Ljubljana – A group of physicists at the Jožef Stefan Institute confirmed the spin liquid state even at absolute zero temperatures, as first predicted by Swiss physicist G.H. Wannier in 1950, but his wish for experimental confirmation has remained unfulfilled until now. The achievement was published in the Nature Materials magazine.
Spin liquids are a special magnetic state of matter. They are the magnetic analogue of the liquid state of matter, in that the magnetic moments (spins) are disordered, but at the same time already strongly correlated.
Swiss physicist Gregory Hugh Wannier first predicted in 1950 that the spin liquid state can be present even at absolute zero temperature.
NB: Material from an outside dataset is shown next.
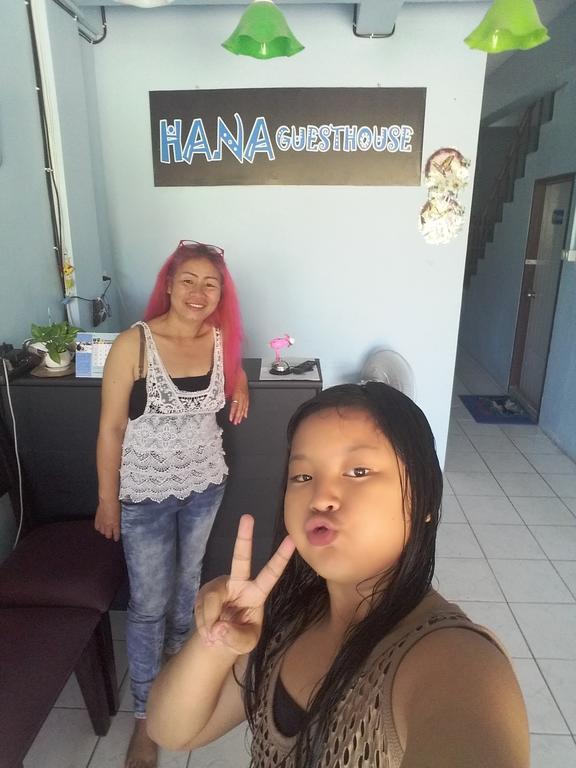 הואה הין Hana Guesthouse מראה חיצוני תמונה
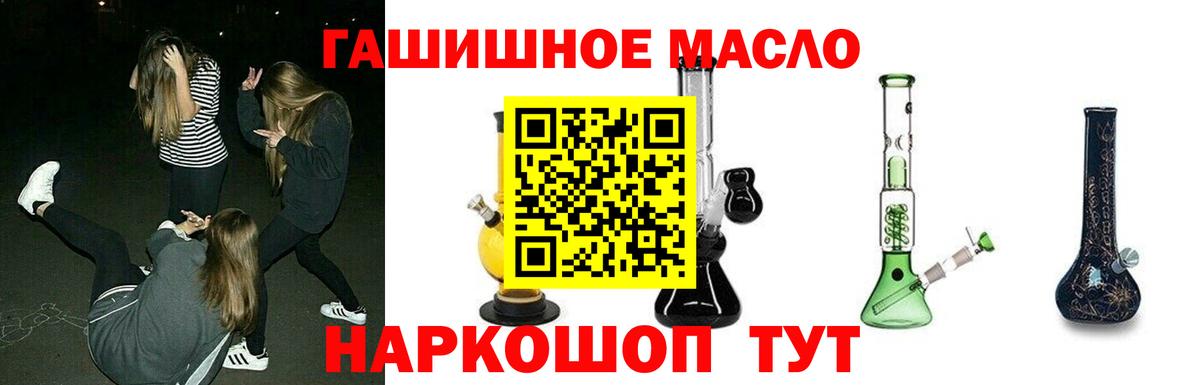 где можно купить наркотик  Дистиллят ТГК THC oil  Чайковский  Вход с VPN  ТГК THC oil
This has now been confirmed by Slovenian scientists.
The project involved physicists from the Jožef Stefan Institute – Tina Arh, Matej Pregelj and Andrej Zorko, together with colleagues from the Institute of Mathematics, Physics and Mechanics and other research institutions in India, the UK, France and the USA.
The key to their breakthrough was the study of a magnetically unexplored compound, using a wide range of complementary experimental techniques, the Jožef Stefan Institute said.
Andrej Zorko explained for the STA that the team was studying the magnetic properties of a certain crystal, neodymium heptatantalate, and added that from a magnetic point of view, it is possible to draw analogies with states of matter.
The magnetic moments (spins) at sufficiently low temperatures can typically arrange like building blocks in the solid state of matter, while at high temperatures, they will each point in their own direction, like in the gaseous state of matter.
Spin liquids are somewhere in between, they are the magnetic analogue of the liquid state of matter, Zorko said. “That the spins in a spin liquid do not arrange themselves in the same direction, even at absolute zero, is like water never turning into a crystal or solid matter when cooled.”
Beyond the scientific aspect, this discovery could be potentially important in the light of modern quantum technologies, as spin liquids are considered to be one of the most promising platforms for storing information in quantum computing, Zorko concluded.